Math is hard

In comp.arch.fpga robert bristow-johnson <rbj@audioimagination.com> wrote:
On 1/21/14 12:18 PM, Rob Gaddi wrote:
(snip)
Not sure I'm following you there, this could be a problem with my
understanding. When I hear people talking about spline fitting, to my
mind that's a series of piecewise polynomial approximations.

that's normally what i thought. however, when i look up the math for
"cubic splines" it doesn't seem to be exactly the same as fitting either
3rd-order Lagrange nor 3-order Hermite polynomials. i would have
expected it to come out as one or the other.

Fit N-1 cubic sections to N points, you need 4N-4 parameters.
Going through the points at either end, is 2N-2. Continuous
first and second derivative at the N-2 splice points, 2N-4 more.
That leaves two more, which are the boundary conditions at the
end points.
Piecewise linear being the degenerate case.
Is that a reasonable statement?

who are you calling "degenerate"?! :)

probably piecewise-constant is more degenerate. maybe zeros inserted
between points is even more degenerate. other than approximating the
whole thing with zero (or some other constant), i cannot think of a more
degenerate case.

(snip)

maybe direct lookup for the first 128 and some equally-spaced polynomial
splines for the remaining 511 regions?

That might be the more obvious, and easiest to implement, of the
non-uniform spaced interpolation methods.

Reminds me of some years ago, someone was building a sampling
system for a signal with a long exponential decaying tail.

(And when high-speed RAM was pretty expensive.)

The idea was to sample at full speed for 10 samples, then average
groups of 10 for the next 100 (or maybe 90), then average groups
of 100 for the next. Then exponentially longer and longer
blocks after that. They would do all the averaging in logic,
before storing into the not-too-big RAM.

I had some ideas how to build one, but they didn't ask.

[Entries drawn from a collection]

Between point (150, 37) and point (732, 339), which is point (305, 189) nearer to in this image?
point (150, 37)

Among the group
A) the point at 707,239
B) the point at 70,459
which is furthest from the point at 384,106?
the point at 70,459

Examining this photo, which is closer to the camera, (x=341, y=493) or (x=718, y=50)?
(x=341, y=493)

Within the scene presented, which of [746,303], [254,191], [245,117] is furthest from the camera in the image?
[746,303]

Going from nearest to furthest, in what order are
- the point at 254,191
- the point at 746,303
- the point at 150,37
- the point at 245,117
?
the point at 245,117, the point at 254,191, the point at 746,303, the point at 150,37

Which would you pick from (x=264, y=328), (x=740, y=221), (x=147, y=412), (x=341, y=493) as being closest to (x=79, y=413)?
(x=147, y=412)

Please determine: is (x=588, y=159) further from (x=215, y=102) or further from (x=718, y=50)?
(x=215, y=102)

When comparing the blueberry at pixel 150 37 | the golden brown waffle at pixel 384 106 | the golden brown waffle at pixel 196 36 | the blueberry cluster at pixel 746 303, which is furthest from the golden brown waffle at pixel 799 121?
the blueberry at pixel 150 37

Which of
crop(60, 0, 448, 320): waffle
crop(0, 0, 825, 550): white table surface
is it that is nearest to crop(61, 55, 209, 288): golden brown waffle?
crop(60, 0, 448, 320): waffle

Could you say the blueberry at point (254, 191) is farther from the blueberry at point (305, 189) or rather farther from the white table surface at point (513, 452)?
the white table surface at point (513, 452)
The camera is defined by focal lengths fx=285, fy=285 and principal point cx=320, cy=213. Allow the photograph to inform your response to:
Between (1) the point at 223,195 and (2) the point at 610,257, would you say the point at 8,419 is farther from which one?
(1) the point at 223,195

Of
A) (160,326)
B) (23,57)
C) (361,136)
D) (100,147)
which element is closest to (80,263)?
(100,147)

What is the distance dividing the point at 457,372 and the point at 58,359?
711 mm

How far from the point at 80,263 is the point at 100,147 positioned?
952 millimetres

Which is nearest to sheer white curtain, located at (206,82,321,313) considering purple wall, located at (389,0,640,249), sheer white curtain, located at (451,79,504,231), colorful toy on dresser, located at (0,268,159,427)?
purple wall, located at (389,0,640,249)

# EXERCISE SET
**A.** Translate this sentence from the newsgroup post on spline fitting into Spanish: "That leaves two more, which are the boundary conditions at the end points."
**B.** According to the newsgroup post on spline fitting, how many parameters are needed to fit N-1 cubic sections to N points?
**C.** Pull out everything in the newsgroup post on spline fitting from "Fit N-1 cubic" down to "the degenerate case.".

# SET OF ANSWERS
**A.** Eso deja dos más, que son las condiciones de frontera en los puntos extremos.

**B.** 4N-4 parameters.

**C.**
Fit N-1 cubic sections to N points, you need 4N-4 parameters.
Going through the points at either end, is 2N-2. Continuous
first and second derivative at the N-2 splice points, 2N-4 more.
That leaves two more, which are the boundary conditions at the
end points.
Piecewise linear being the degenerate case.